ENTRIES SUPPLIED

★ ★ ★ ★

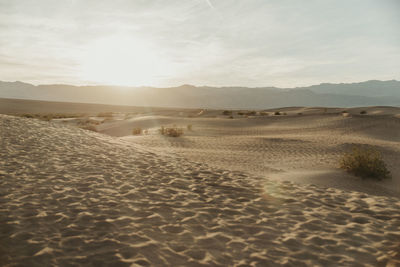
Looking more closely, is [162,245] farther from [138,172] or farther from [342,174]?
[342,174]

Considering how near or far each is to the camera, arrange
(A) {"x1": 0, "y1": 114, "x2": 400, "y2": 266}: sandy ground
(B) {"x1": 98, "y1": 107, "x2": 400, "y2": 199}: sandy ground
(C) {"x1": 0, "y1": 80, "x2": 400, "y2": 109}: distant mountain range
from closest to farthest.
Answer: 1. (A) {"x1": 0, "y1": 114, "x2": 400, "y2": 266}: sandy ground
2. (B) {"x1": 98, "y1": 107, "x2": 400, "y2": 199}: sandy ground
3. (C) {"x1": 0, "y1": 80, "x2": 400, "y2": 109}: distant mountain range

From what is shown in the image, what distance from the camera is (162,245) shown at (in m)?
4.26

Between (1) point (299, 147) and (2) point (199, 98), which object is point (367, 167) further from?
(2) point (199, 98)

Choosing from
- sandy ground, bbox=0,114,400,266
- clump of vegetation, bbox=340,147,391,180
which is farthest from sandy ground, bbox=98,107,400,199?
sandy ground, bbox=0,114,400,266

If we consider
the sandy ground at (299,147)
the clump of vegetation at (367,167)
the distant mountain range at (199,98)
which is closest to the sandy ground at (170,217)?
the sandy ground at (299,147)

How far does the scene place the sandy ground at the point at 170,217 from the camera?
4.02 meters

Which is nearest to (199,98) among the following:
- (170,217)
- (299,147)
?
(299,147)

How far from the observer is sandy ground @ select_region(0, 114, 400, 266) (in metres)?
4.02

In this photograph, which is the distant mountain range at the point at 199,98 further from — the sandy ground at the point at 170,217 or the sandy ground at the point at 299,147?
the sandy ground at the point at 170,217

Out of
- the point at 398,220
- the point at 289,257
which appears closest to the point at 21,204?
the point at 289,257

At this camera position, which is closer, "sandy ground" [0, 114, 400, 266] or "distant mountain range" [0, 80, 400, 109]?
"sandy ground" [0, 114, 400, 266]

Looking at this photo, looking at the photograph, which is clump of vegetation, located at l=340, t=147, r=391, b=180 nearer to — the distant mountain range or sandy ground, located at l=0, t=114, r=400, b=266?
sandy ground, located at l=0, t=114, r=400, b=266

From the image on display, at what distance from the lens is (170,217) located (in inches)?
205

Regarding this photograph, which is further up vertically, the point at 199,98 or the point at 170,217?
the point at 199,98
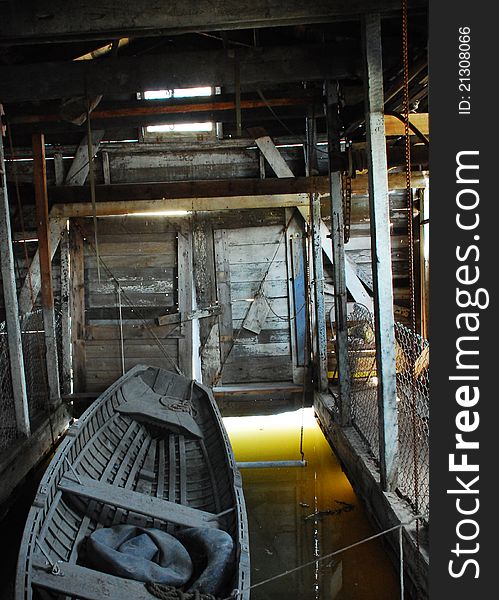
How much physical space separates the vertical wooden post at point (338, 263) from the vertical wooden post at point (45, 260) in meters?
4.09

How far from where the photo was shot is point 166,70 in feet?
19.2

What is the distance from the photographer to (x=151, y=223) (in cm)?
992

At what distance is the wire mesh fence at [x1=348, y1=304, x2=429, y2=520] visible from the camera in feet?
15.3

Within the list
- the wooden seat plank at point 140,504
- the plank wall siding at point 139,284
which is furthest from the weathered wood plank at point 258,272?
the wooden seat plank at point 140,504

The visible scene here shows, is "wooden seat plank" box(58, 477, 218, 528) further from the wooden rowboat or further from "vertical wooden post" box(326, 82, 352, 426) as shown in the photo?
"vertical wooden post" box(326, 82, 352, 426)

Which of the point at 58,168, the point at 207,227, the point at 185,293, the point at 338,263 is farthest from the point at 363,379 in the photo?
the point at 58,168

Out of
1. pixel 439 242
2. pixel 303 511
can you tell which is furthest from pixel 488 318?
pixel 303 511

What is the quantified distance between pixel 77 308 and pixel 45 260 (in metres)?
1.74

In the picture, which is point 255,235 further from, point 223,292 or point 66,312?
point 66,312

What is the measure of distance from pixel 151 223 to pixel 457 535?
822 centimetres

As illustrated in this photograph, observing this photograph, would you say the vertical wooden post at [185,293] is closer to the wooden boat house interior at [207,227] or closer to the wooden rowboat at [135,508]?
the wooden boat house interior at [207,227]

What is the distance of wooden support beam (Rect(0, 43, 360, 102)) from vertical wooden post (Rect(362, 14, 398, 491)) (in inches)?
51.8

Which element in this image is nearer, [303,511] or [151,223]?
[303,511]

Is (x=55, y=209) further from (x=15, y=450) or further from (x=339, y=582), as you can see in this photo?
(x=339, y=582)
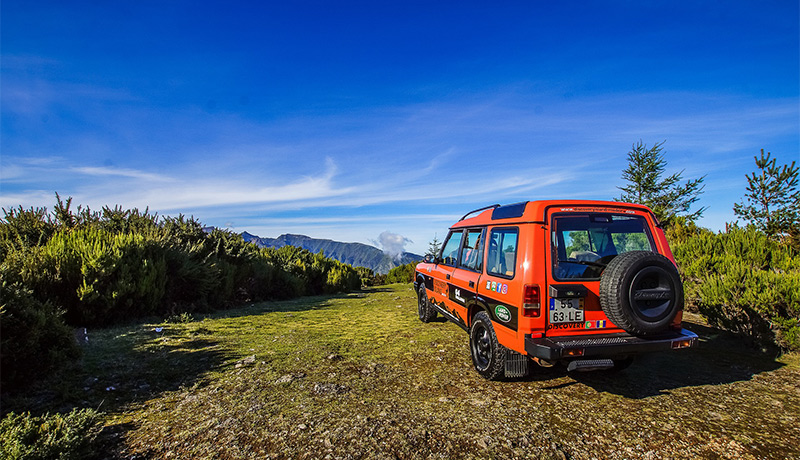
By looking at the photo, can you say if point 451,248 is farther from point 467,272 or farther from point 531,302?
point 531,302

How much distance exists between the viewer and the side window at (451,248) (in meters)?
6.20

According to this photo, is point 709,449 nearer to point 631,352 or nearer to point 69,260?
point 631,352

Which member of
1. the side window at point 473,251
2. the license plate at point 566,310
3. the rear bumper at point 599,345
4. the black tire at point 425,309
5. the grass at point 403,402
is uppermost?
the side window at point 473,251

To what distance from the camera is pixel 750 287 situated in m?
5.52

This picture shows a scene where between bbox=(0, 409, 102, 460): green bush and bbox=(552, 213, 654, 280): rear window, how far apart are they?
4.10m

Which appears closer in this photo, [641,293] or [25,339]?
[641,293]

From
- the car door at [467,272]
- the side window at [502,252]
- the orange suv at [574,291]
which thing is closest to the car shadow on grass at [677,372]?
the orange suv at [574,291]

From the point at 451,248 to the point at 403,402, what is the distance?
330 centimetres

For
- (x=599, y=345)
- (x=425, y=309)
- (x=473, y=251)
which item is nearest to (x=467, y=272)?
(x=473, y=251)

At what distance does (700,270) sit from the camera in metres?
7.76

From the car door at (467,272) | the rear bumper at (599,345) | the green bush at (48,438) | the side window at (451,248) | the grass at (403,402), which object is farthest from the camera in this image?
the side window at (451,248)

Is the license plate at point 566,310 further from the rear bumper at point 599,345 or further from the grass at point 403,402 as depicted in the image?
the grass at point 403,402

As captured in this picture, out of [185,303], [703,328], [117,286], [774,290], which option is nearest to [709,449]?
[774,290]

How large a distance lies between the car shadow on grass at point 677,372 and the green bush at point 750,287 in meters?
0.37
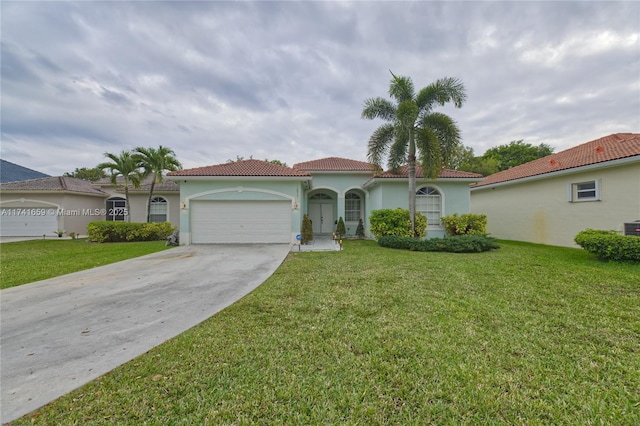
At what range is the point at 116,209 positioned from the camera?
1938cm

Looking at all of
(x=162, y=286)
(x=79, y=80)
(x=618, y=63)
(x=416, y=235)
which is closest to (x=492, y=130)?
(x=618, y=63)

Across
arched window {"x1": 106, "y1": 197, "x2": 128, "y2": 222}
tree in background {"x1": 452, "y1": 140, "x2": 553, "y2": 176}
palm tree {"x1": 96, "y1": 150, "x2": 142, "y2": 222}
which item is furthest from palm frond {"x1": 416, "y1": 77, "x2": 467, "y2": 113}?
arched window {"x1": 106, "y1": 197, "x2": 128, "y2": 222}

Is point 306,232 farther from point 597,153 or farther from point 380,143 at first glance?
point 597,153

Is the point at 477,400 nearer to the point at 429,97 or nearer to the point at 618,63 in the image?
the point at 429,97

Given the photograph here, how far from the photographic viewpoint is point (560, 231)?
12.0 metres

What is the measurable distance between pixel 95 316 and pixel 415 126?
14047mm

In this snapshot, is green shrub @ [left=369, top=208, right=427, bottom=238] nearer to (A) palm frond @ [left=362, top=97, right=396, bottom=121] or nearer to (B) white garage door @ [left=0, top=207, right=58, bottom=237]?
(A) palm frond @ [left=362, top=97, right=396, bottom=121]

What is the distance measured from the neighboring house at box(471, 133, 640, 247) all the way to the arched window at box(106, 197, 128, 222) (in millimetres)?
26353

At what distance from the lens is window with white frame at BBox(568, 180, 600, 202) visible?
10.5 metres

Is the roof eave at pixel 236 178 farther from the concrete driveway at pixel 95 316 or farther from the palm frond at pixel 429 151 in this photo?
the palm frond at pixel 429 151

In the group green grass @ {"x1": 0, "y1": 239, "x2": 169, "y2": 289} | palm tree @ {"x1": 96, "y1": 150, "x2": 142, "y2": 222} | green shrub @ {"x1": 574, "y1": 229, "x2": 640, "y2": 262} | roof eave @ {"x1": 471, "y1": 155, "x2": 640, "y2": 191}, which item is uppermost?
palm tree @ {"x1": 96, "y1": 150, "x2": 142, "y2": 222}

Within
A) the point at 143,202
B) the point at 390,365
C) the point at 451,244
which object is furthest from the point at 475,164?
the point at 143,202

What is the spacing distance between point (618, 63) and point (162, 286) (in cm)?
2047

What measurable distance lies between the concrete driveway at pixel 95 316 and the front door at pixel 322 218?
10452 mm
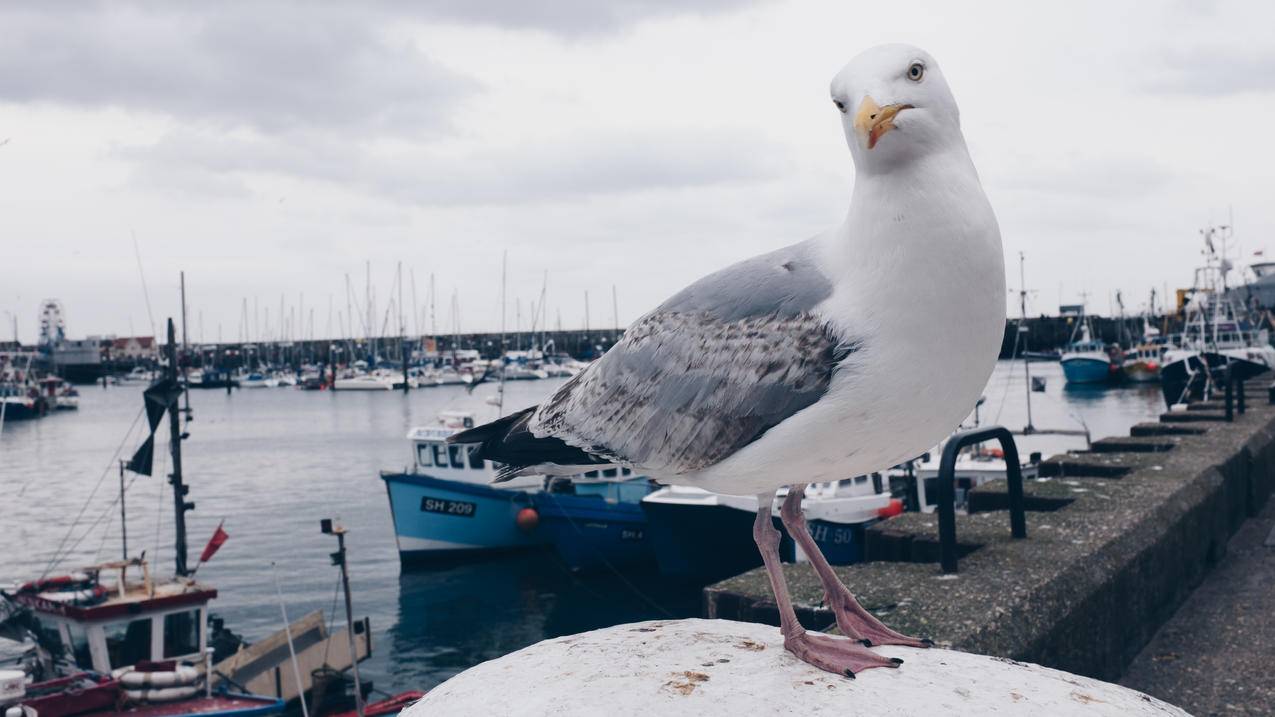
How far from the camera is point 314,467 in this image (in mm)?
58156

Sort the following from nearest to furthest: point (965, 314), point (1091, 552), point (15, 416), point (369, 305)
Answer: point (965, 314)
point (1091, 552)
point (15, 416)
point (369, 305)

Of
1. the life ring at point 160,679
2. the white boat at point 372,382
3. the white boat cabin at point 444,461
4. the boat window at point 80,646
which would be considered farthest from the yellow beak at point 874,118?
the white boat at point 372,382

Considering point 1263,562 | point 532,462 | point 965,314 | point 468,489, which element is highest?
point 965,314

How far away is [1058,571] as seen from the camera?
4.47m

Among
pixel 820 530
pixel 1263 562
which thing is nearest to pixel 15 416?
pixel 820 530

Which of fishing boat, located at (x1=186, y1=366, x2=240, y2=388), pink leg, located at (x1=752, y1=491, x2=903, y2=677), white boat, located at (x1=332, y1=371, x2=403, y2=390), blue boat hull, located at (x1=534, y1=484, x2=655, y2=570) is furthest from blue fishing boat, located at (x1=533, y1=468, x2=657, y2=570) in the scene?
fishing boat, located at (x1=186, y1=366, x2=240, y2=388)

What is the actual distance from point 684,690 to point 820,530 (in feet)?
66.5

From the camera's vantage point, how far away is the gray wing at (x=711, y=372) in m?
2.88

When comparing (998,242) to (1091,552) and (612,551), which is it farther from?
(612,551)

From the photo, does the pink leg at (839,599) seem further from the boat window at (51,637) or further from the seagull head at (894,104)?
the boat window at (51,637)

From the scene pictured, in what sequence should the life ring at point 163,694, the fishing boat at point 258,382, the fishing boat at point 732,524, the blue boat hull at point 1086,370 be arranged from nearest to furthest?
the life ring at point 163,694 → the fishing boat at point 732,524 → the blue boat hull at point 1086,370 → the fishing boat at point 258,382

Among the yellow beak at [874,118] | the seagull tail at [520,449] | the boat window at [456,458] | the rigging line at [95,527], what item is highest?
the yellow beak at [874,118]

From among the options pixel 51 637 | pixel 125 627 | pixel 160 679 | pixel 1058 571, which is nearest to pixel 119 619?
pixel 125 627

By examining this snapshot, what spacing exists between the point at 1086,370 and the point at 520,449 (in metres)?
104
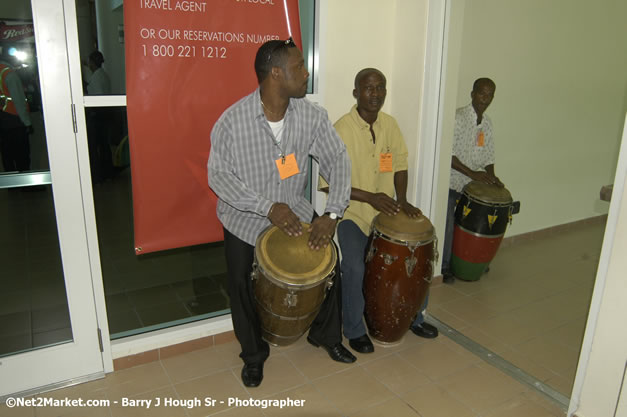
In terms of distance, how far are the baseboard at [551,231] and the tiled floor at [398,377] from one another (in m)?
1.15

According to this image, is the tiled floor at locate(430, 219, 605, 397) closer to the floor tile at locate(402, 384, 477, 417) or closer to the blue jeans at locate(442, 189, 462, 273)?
the blue jeans at locate(442, 189, 462, 273)

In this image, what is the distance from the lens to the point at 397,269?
253 cm

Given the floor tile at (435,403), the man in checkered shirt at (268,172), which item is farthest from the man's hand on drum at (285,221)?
the floor tile at (435,403)

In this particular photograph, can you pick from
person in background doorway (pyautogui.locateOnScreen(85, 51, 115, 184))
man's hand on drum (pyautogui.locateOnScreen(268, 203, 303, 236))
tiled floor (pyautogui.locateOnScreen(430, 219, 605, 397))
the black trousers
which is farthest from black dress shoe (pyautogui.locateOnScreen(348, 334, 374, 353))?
person in background doorway (pyautogui.locateOnScreen(85, 51, 115, 184))

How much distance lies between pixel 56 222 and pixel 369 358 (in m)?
1.77

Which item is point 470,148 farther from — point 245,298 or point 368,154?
point 245,298

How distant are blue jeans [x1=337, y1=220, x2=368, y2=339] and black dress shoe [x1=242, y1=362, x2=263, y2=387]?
1.89 feet

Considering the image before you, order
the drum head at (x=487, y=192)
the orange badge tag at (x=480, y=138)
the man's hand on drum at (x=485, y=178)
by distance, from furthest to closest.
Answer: the orange badge tag at (x=480, y=138)
the man's hand on drum at (x=485, y=178)
the drum head at (x=487, y=192)

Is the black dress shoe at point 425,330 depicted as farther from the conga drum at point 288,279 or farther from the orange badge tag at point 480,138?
the orange badge tag at point 480,138

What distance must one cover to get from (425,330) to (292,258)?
3.96 feet

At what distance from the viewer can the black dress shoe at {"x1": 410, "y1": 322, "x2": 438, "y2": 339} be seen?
9.57 ft

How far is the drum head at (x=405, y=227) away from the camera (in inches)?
98.0

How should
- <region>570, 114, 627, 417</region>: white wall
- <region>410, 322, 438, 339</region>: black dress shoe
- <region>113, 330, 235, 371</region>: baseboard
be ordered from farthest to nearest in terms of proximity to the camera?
1. <region>410, 322, 438, 339</region>: black dress shoe
2. <region>113, 330, 235, 371</region>: baseboard
3. <region>570, 114, 627, 417</region>: white wall

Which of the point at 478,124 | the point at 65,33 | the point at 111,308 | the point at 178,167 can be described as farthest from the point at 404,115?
the point at 111,308
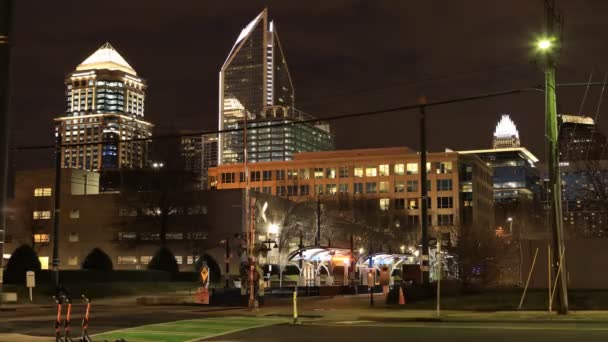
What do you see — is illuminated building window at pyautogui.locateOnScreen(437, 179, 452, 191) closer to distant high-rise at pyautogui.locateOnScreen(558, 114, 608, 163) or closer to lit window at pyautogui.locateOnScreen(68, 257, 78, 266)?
lit window at pyautogui.locateOnScreen(68, 257, 78, 266)

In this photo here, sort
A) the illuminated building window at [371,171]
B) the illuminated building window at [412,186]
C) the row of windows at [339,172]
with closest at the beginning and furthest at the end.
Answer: the illuminated building window at [412,186] → the row of windows at [339,172] → the illuminated building window at [371,171]

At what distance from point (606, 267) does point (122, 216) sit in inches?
2774

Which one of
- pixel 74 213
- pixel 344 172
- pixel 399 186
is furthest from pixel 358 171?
pixel 74 213

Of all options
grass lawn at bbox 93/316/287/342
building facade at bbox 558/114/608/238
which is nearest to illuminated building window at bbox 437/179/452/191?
building facade at bbox 558/114/608/238

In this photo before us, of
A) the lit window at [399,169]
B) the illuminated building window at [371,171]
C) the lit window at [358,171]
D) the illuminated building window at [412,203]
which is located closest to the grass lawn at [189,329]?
the illuminated building window at [412,203]

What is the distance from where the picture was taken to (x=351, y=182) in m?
164

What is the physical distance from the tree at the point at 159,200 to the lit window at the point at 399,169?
74024 millimetres

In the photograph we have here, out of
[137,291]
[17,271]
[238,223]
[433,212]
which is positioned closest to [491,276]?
[137,291]

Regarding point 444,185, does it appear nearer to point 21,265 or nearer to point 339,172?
point 339,172

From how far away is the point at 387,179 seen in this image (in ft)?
527

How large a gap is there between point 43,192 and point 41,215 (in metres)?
2.96

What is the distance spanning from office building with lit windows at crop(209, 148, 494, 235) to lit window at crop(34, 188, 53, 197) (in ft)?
204

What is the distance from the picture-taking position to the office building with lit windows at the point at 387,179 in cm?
15700

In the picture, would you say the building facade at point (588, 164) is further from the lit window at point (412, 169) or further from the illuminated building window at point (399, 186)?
the illuminated building window at point (399, 186)
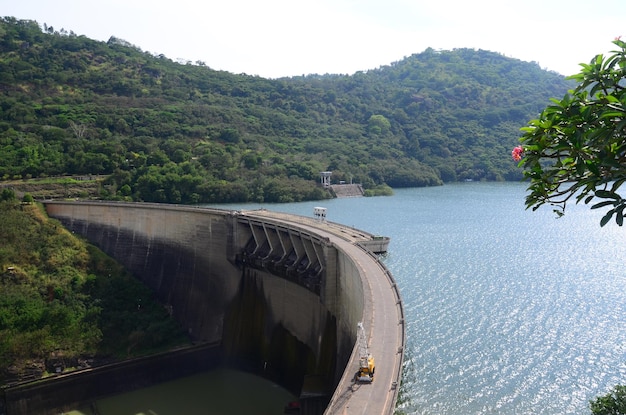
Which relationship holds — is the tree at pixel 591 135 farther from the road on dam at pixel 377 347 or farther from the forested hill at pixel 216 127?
the forested hill at pixel 216 127

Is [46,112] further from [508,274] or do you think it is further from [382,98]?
[382,98]

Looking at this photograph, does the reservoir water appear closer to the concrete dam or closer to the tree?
the concrete dam

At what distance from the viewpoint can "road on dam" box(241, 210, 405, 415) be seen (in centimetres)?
1445

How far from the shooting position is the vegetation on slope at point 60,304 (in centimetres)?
2897

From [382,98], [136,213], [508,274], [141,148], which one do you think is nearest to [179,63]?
[382,98]

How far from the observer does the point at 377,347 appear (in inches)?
719

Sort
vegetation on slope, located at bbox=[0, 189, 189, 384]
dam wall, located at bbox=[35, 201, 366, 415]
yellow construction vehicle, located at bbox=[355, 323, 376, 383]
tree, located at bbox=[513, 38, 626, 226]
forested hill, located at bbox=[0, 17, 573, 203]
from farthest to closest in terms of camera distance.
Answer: forested hill, located at bbox=[0, 17, 573, 203]
vegetation on slope, located at bbox=[0, 189, 189, 384]
dam wall, located at bbox=[35, 201, 366, 415]
yellow construction vehicle, located at bbox=[355, 323, 376, 383]
tree, located at bbox=[513, 38, 626, 226]

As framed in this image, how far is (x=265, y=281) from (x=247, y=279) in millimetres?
1844

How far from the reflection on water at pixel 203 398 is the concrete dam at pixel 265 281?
1.08m

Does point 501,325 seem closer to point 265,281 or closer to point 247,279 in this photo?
point 265,281

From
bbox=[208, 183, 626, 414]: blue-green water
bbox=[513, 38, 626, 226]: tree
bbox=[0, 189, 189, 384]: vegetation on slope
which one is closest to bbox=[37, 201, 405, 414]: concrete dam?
bbox=[0, 189, 189, 384]: vegetation on slope

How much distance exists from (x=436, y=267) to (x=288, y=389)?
1823 centimetres

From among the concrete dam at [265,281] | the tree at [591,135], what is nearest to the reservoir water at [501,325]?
the concrete dam at [265,281]

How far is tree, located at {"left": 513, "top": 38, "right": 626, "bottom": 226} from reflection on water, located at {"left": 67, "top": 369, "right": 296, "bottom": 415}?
2277 cm
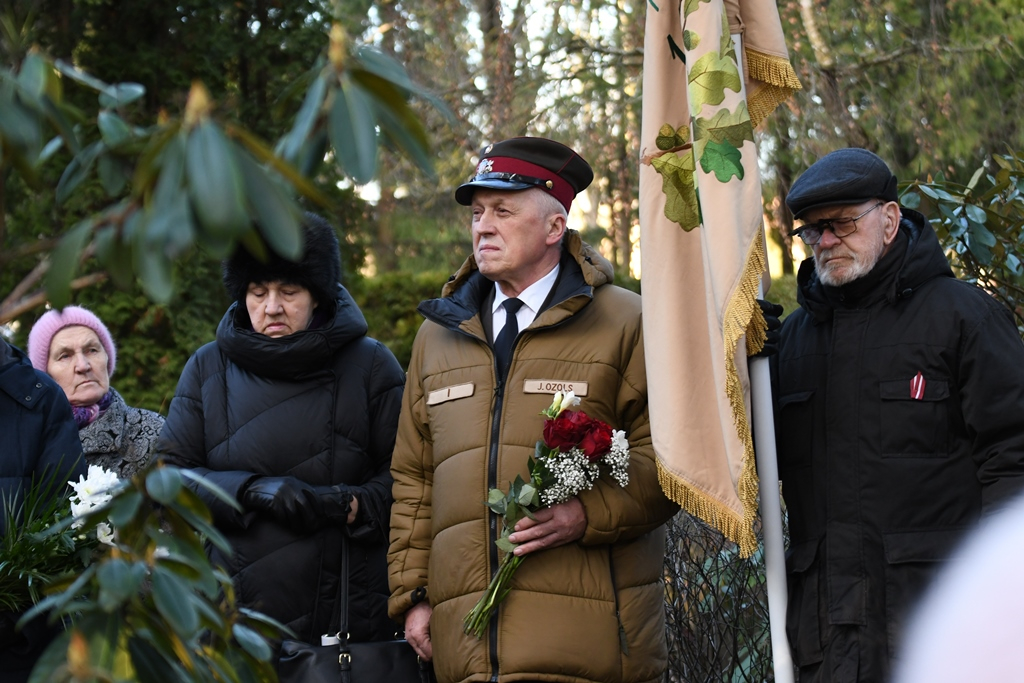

★ ★ ★ ★

EXERCISE PROMPT
Please copy out every row above that contains the word "beak".

ANSWER TO THIS PROBLEM
which would be considered farthest from the yellow beak at point 874,118?
Among the yellow beak at [874,118] | the seagull tail at [520,449] | the boat window at [456,458] | the rigging line at [95,527], what item is highest?
the yellow beak at [874,118]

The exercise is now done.